Are we on the verge of proper implementation of a sustainable drainage system regime in England?
The Government outline their plan for better management of rainwater, which could see sustainable drainage systems (SuDS) implemented in England.
The Department for Environment, Food and Rural Affairs published its Storm Overflows Discharge Reduction Plan on 26 August 2022, as required by section 141A Water Industry Act 1991 (inserted by section 80 Environment Act 2021).
The Plan describes itself as "the largest infrastructure project to restore the environment in water company history". It sets out targets for water companies and actions for the Government.
Within the latter section, under the heading "Better management of our rainwater", the Plan states that the Government will: Publish the review and decision regarding implementation of Schedule 3 to the Flood and Water Management Act 2010 in Autumn 2022, (this action applies to England; the SuDS provisions were implemented in Wales in January 2019).
If implemented, this schedule would:
- introduce standards for new sustainable drainage systems;
- introduce an ‘approving body’; and
- remove the automatic right to connect to the public sewer system, to prevent new developments adding more surface water to the combined sewer network when it rains.
The Plan expands on this: "The Government will review the case for implementing Schedule 3 of the Flood and Water Management Act 2010, in the Autumn. This would introduce standards for and adoption of most new drainage systems and would make it compulsory that systems are approved before any construction work commences. We encourage property owners to make sustainable changes to their own existing properties as good practice regardless of any decision to implement Schedule 3."
The Plan also provides wide-ranging cost estimates for the use of SuDS, depending on the extent of uptake, with Capex ranging from £126.6 billion to £215.8 billion and Opex from £107 million to £455 million.
The Plan concludes that "Implementing this legislation will require collaboration across government departments, regulators and industries."
It is good news that implementation in England of the sustainable drainage systems (SuDS) legislation, enacted as long ago as 2010, might perhaps be moving closer.
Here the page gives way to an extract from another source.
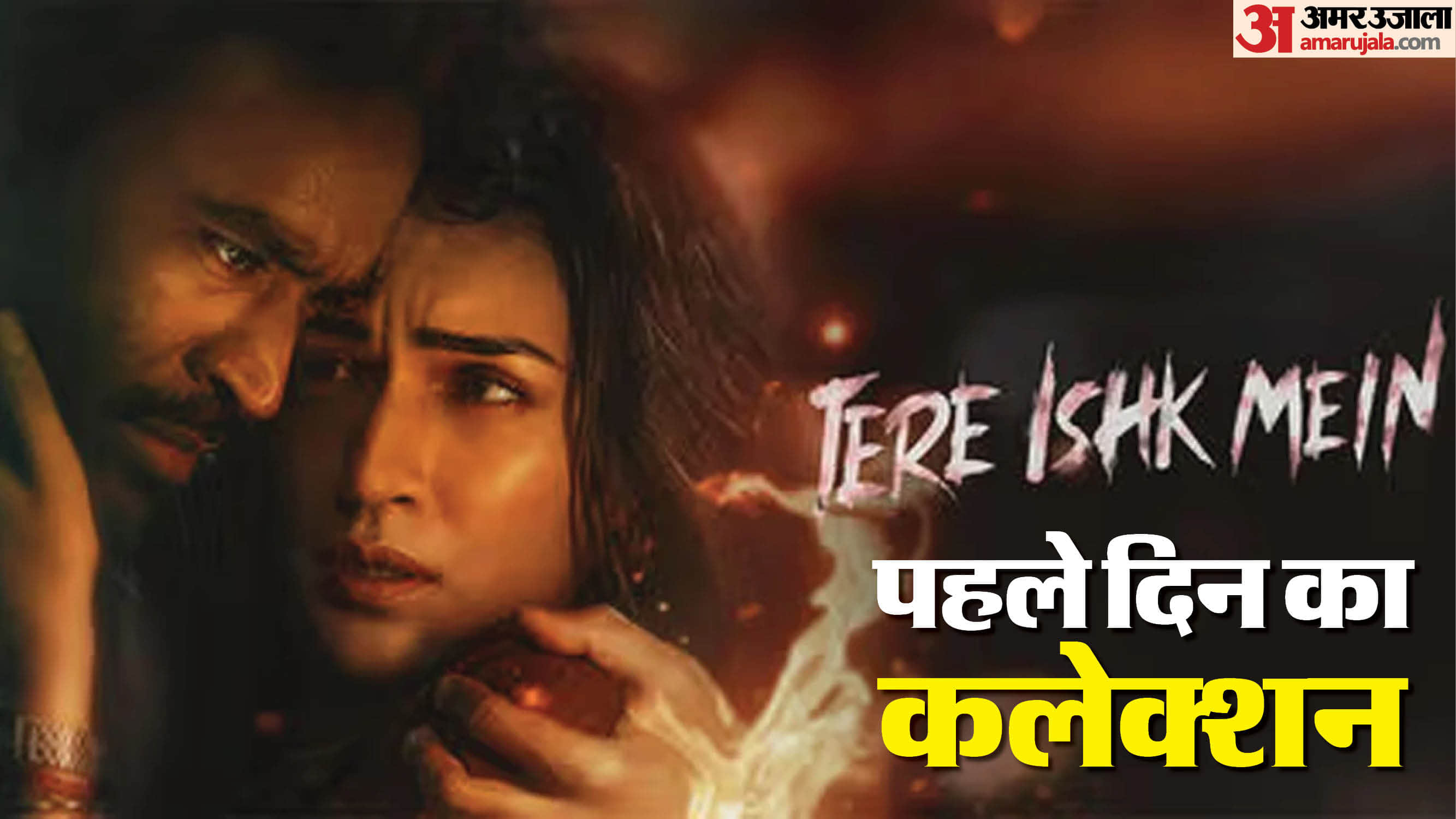 Tere Ishk Mein Box Office Collection Day 1 Dhanush Kriti Sanon Starrer Film Has Decent Opening On First Day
Although, as the Plan recognises, there are a number of challenges in widespread use of SuDS techniques, including the requirement for large permeable surfaces, which are unavailable in many dense urban environments.
SuDS can only ever be a part of the solution to surface water discharges and flooding, in combination with other measures, but the time feels right to reconsider the formalisation of the SuDS regime, with a view to its implementation.